Compito 1:
Indica se ciascuna affermazione concorda con il brano sullo studio Fiaso. Rispondi sì o no e cita le parole decisive del brano. (a) Lo studio ha riguardato sei strutture. (b) La rilevazione è stata effettuata l'11 gennaio. (c) 363 pazienti erano ricoverati con diagnosi di infezione polmonare.
Compito 2:
Secondo il brano sullo studio Fiaso, quale quota del totale dei ricoverati negli ospedali italiani rappresenta il campione di 550 pazienti?

Brano fornito:
I dati sono stati riportati da uno studio condotto da Fiaso: per un ricoverato su 3 l'infezione è stata infezione scoperta con tampone pre-ricovero

11 Gennaio 2022

Covid, il 34% dei positivi ricoverati in ospedale non è malato di Covid

Fonte: lapresse.it

Il 34% dei pazienti positivi ricoverati, non è malato Covid, nel senso che non si trova in ospedale per sindromi respiratorie o polmonari e non ha sviluppato la malattia da Coronavirus. Per almeno un caso di ricovero su tre, il paziente aveva infatti già richiesto assistenza sanitaria per altre patologie ed è risultato positivo al tampone pre-ricovero. Sono i dati emersi da uno studio condotto da Fiaso sui ricoveri di 6 grandi aziende ospedaliere e sanitarie in Italia. I dati da loro raccolti hanno dimostrato che un paziente su tre, sia pur con infezione accertata al coronavirus, viene ospedalizzato per curare tutt’altro. Magari si trova per curare un tumore, per un infarto o anche solo per un semplice trauma.

Covid, il 34% dei positivi ricoverati in ospedale non è malato di Covid

Lo studio ha coinvolto Asst Spedali civili di Brescia, Irccs ospedale Policlinico San Martino di Genova, Irccs Aou di Bologna, Policlinico Tor Vergata, ospedale San Giuseppe Moscati di Avellino e Policlinico di Bari. Sono stati in totale 550 i pazienti ricoverati nelle aree Covid delle sei strutture: un campione pari al 4% del totale dei ricoverati negli ospedali italiani. La rilevazione è stata effettuata il 5 gennaio. Dei 550 pazienti monitorati, 363 (il 66%) sono ospedalizzati con diagnosi da infezione polmonare, mentre 187 (il 34%) non manifestano segni clinici, radiografici e laboratoristici di interessamento polmonare: ovvero sono stati ricoverati non per il virus ma con il virus.

Dati archiviati:
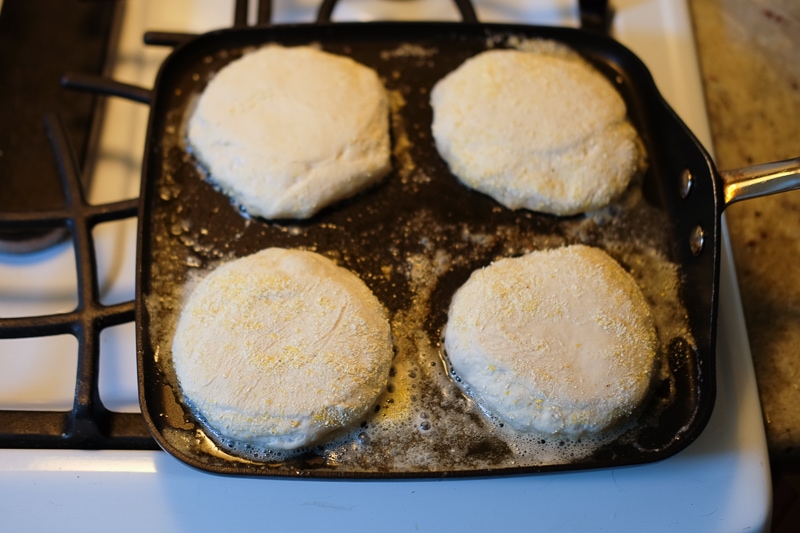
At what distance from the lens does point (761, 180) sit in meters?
0.82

Risposta scritta 1:
(a) Sì: "Sono stati in totale 550 i pazienti ricoverati nelle aree Covid delle sei strutture"
(b) No: "La rilevazione è stata effettuata il 5 gennaio."
(c) Sì: "363 (il 66%) sono ospedalizzati con diagnosi da infezione polmonare"

Risposta scritta 2:
Il 4% del totale dei ricoverati negli ospedali italiani.